**SELECTED EXTRACT**
Your employer has presented you with a settlement agreement due to a reorganisation. The pressure to sign quickly can sometimes be intense, but agreeing without careful consideration risks losing important rights. In this article, you can read about the pitfalls involved and what you can do to protect yourself.

Why employers opt for a settlement agreement

During a reorganisation, an employer has two routes for parting ways with employees: a dismissal procedure via the UWV (Employee Insurance Agency) or termination by mutual consent via a settlement agreement (VSO). In practice, many employers opt for the VSO, as it avoids a substantive review by the UWV. This may seem simpler for you as an employee, but it also means you must ensure the terms are correct yourself. A VSO is only legally valid if you consent to it voluntarily — you can never be forced to sign.

The dangerous pitfall of time pressure

Employers sometimes impose a short deadline within which you must decide. That time pressure may feel like a given, but legally speaking you are entitled to sufficient time to consider before signing. After signing, there is also a statutory cooling-off period of fourteen days. Within that period, you may withdraw from the agreement in writing without giving any reason. If your employer has not informed you of this cooling-off period, it is extended to three weeks. That extra time exists for good reason — make use of it.

Rows of spatial question and answer data
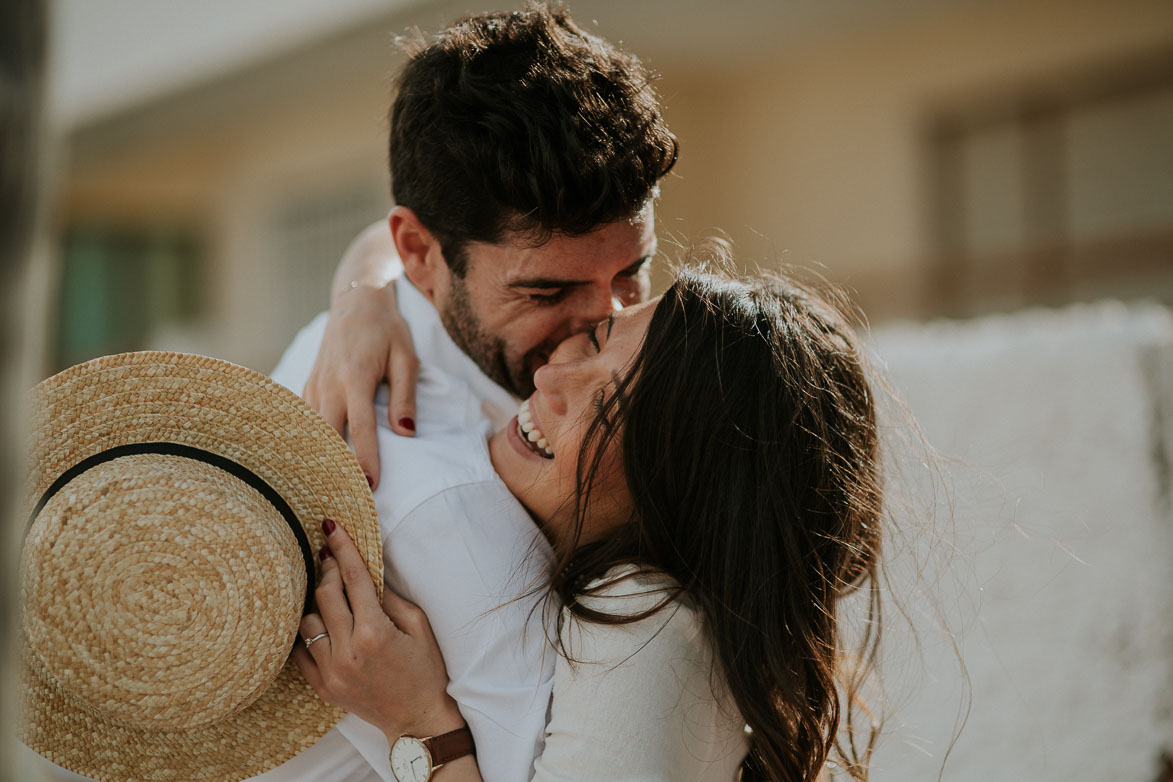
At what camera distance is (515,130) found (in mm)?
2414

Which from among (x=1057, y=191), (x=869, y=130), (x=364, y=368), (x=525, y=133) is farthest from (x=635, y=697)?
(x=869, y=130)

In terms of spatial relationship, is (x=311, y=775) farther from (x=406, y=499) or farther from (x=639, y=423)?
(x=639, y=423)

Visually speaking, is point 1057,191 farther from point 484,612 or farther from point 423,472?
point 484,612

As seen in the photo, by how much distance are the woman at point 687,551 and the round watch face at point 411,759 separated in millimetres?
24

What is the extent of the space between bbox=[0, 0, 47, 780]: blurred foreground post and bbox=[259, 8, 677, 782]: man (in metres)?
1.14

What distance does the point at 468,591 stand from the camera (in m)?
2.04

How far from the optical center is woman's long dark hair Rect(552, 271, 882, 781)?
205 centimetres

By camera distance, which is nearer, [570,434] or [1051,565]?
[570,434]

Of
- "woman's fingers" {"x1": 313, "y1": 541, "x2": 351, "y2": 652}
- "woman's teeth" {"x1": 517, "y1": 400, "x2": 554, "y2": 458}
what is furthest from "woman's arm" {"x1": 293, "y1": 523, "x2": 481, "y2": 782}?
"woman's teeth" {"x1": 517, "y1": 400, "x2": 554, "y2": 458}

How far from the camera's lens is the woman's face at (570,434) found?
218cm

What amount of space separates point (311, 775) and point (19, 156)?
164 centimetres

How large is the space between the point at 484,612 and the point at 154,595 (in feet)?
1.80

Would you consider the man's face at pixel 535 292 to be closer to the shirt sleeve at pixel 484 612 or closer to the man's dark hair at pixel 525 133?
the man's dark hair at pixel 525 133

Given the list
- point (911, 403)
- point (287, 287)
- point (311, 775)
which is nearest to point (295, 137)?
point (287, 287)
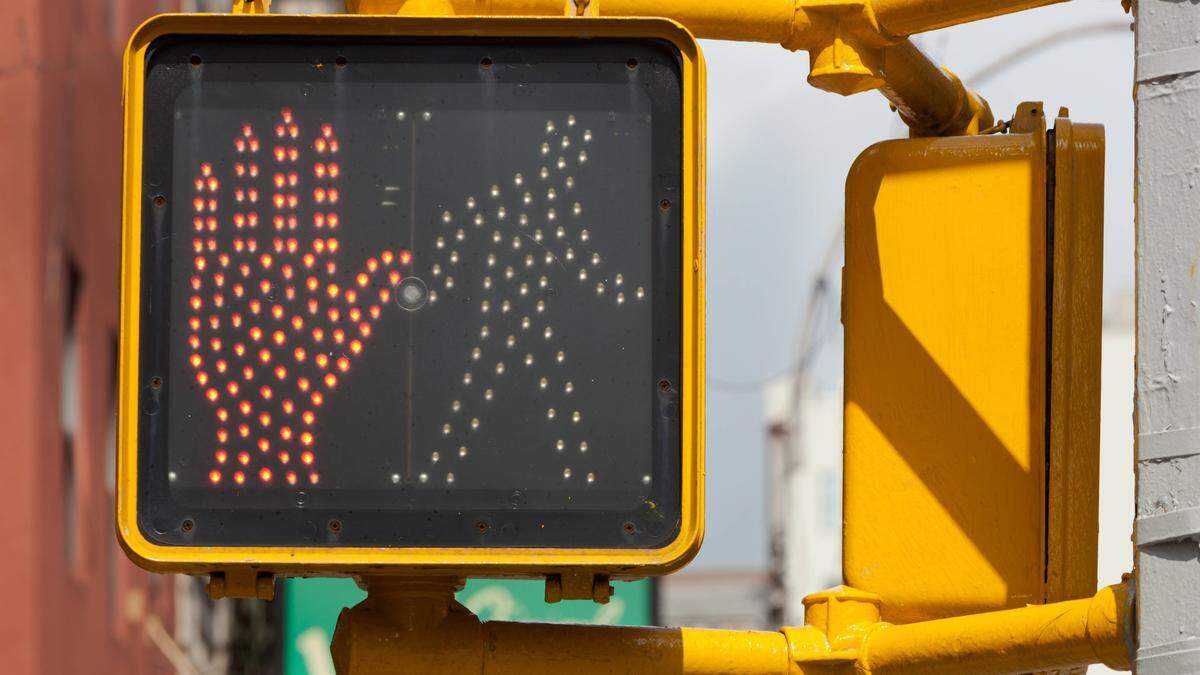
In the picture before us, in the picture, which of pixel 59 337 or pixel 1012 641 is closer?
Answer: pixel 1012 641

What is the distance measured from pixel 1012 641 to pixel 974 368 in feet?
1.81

**TASK TO COMPLETE**
Condense the paragraph beginning "Employers sometimes impose a short deadline" from the text on settlement agreements above into a bulleted list that keeps its main facts.

**TASK SOLUTION**
- Employers sometimes set a short deadline for deciding.
- Legally, you are entitled to enough time to consider before signing.
- After signing, a statutory cooling-off period of fourteen days applies.
- During that period, you can withdraw in writing without giving a reason.
- If your employer did not inform you of the cooling-off period, it is extended to three weeks.
- Make use of that extra time.